American Journal of Transplantation ; 21(SUPPL 4):830-831, 2021.
Article in English | EMBASE | ID: covidwho-1494502


Purpose: In 2018, the OPTN board approved changes to kidney-pancreas (KP) waiting time criteria. KP candidates accrued waiting time if they were (1) on insulin and had a C-peptide <=2ng/mL or (2) on insulin and had a C-peptide >=2ng/ mL and had a BMI <=30kg/m∧2 which was the maximum allowable BMI. Since 7/11/2019 candidates must be on insulin, registered for a KP, and meeting kidney waiting time criteria. Methods: Registrations added to the waitlist and transplants between 7/11/2018- 7/10/2019 (pre-implementation) or 7/11/2019-7/10/2020 (post-implementation) were compared. Data originated from OPTN waitlist, Transplant Candidate Registration forms and Transplant Recipient Registration forms as of 10/16/2020. Results: 1,389 registrations were added to KP and 42,229 to kidney alone (KI) waitlists (pre-implementation);854 KP and 19,196 KI transplants performed. 1,401 registrations were added to KP and 19,493 KI waitlists (post-implementation);814 KP and 19,493 KI transplants performed. The proportion of type 2 diabetes (T2DM) KP candidates and recipients increased from 23.29% to 27.45% and 21.41% to 27%, respectively (Table 1).

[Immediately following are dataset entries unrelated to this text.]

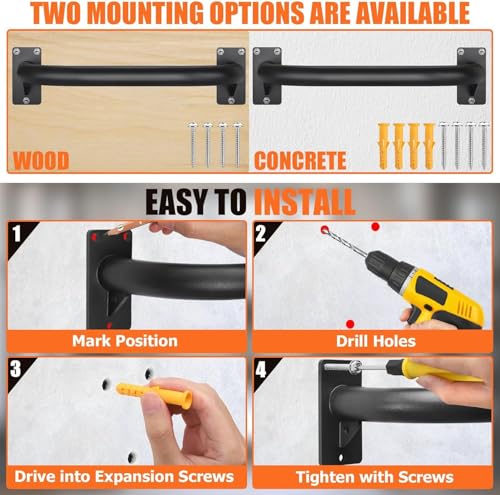 TWO MOUNTING OPTIONS ARE AVAILABLE

WOOD

CONCRETE

EASY TO INSTALL

1

Mark Position

2

Drill Holes

3

Drive into Expansion Screws

4

Tighten with Screws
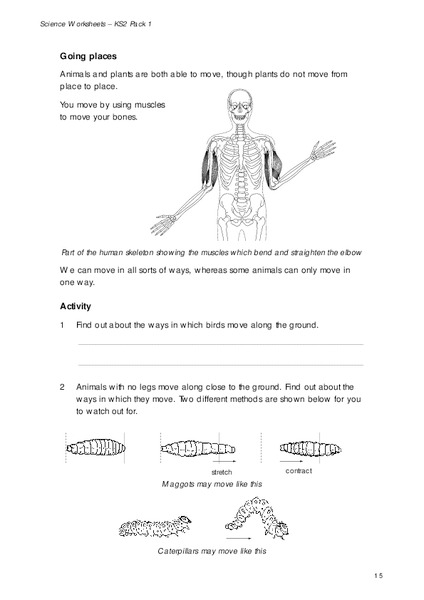 Science Worksheets – KS2 Pack 1

Going places

Animals and plants are both able to move, though plants do not move from place to place.

You move by using muscles to move your bones.

Part of the human skeleton showing the muscles which bend and straighten the elbow

We can move in all sorts of ways, whereas some animals can only move in one way.

Activity

1 Find out about the ways in which birds move along the ground.

2 Animals with no legs move along close to the ground. Find out about the ways in which they move. Two different methods are shown below for you to watch out for.

stretch

contract

Maggots may move like this

Caterpillars may move like this

15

Candidate mean BMI increased from 25.7 to 26.3. KP recipients with T2DM and C-peptide >2ng/mL had higher median BMIs than those with lower C-peptide. KP post-transplant outcomes stratified by ethnicity, BMI, and diabetes status remained similar. The proportion of KI candidates and recipients remained roughly unchanged. Pediatric KI organ offers increased (527 to 592 offers per 100 active patient-years) but transplants remained unchanged. Conclusions: Changes in KP waiting time criteria did not adversely affect KI or pediatric KI candidates. Removing the BMI cutoff for obese patients with T2DM resulted in higher BMI KP transplants with equivalent post-transplant outcomes compared to lower BMI recipients. Although total KP transplants were slightly less in the post-implementation period, registrations were more and the transplant volumes were likely adversely affected by the COVID-19 pandemic.